Günce Acı ile Röportaj: Büyüleyici Melodilerin Yaratıcısı
Müziğe olan ilgisi küçük yaşlarda ailesinin müzik tutkusu sayesinde piyano dersleriyle başlayan Günce Acı, ’’Yapmak istediğim şey, kendi projelerimden oluşan live set performansımı uluslararası platformda insanlarla buluşturmak ve bu performanslarda başka müzisyenlerle birlikte çalışma şansı yakalamak.’’ diyor. Büyüleyici melodileriyle Günce Acı, 15 Kasım Cuma akşamı, Zorlu PSM MIX Festival kapsamında sahnede olacak! Kendisiyle sohbet tadında bir röportaj gerçekleştirdik. Biz, onu sahnede göreceğimiz için çok heyecanlıyız!
Günce merhaba, seni biraz yakından tanıyabilir miyiz? İlk olarak ne zaman başladın müzik ile ilgilenmeye?
Anne ve babamın müzik sevgisi nedeniyle müziğe olan ilgim çok erken yaşlarda başladı. 5 yaşında başladığım piyano derslerini başlangıç noktası olarak kabul edebiliriz.
Yaklaşık 7 yıldır şehrin elektronik müzik sahnesinin Indigo’dan Otto’ya, Topless’tan Peyote Gizli Bahçe’ye, önde gelen kulüplerinde performans sergiliyorsun ve hem DJ’lik, hem prodüktörlük yapıyorsun. Nasıl gelişti senin için her şey, kariyer anlamında hayatının mutlu ve tatminkar bir döneminde misin?

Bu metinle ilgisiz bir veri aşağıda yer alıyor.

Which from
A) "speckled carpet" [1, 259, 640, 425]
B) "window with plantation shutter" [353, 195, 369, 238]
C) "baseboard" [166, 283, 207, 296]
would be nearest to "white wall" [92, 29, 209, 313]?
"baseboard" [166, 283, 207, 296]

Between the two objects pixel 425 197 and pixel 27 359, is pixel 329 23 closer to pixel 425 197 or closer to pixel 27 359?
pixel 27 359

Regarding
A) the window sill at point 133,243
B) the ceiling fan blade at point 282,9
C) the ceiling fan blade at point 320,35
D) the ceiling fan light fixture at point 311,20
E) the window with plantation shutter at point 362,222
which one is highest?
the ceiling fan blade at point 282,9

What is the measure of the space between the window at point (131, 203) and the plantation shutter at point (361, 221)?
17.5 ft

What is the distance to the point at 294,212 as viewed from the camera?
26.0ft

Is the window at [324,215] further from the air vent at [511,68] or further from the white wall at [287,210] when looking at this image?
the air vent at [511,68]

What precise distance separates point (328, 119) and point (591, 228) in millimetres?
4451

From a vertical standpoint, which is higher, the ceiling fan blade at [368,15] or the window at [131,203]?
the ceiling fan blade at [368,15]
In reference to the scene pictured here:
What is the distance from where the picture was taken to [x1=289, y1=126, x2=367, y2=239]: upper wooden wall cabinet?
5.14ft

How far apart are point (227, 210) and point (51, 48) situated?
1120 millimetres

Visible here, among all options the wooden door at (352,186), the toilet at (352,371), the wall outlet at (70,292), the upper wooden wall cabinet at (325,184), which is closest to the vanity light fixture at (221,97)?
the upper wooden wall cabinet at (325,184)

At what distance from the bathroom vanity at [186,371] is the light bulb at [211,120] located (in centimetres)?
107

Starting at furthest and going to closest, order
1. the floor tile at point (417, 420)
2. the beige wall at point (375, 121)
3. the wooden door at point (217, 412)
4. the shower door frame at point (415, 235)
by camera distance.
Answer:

Üretken olduğum zaman tatminkâr ve mutlu oluyorum. Bu nedenle evet geçmişe baktığımızda daha üretken ve verimli bir dönemdeyim. Bu serüvenin başlangıcına dönecek olursam da, üniversiteye geldiğim sene İstanbul’da clubbing kültürü ile tanıştım. Bir süre sonra ise ev partilerinde, arkadaş ortamında DJ set çalmaya başladım. Kısa bir süre sonra, arkadaşımın sektörde etkinlik yapan bir DJ oluşumuna beni önermesi ve onların çalışmak istemesi üzerine klüplerde performans sergilemeye, bundan 1-2 sene sonra ise prodüksiyon ile ilgilenmeye ve kendi parçalarımı yapmaya başladım.
Jennifer Cardini, Damian Lazarus, Pleasurekraft, Max Cooper, D-nox, Alexander Robotnick gibi önemli isimlerle tanışma ve çalışma fırsatın oldu. Bu sürecin hayatına ne gibi katkıları olduğunu söyleyebilirsin?
Yukarda bahsettiğiniz isimlerle çalışma fırsatı bulmak çok değerliydi. Gerçekte ne yapmak istediğimi, nasıl bir yol izlemem gerektiğini daha iyi anlamamı sağladı ve hepsi ayrı ayrı benim için birer esin kaynağı oldu.
Yaratımların türlere göre kategorize edilmemesi gerektiğine inandığını biliyoruz ancak merak ediyoruz, çalışmalarında sıklıkla rastladığımız deep house, techno indie-dance, disco ve electronica tınılarının sendeki yeri nedir?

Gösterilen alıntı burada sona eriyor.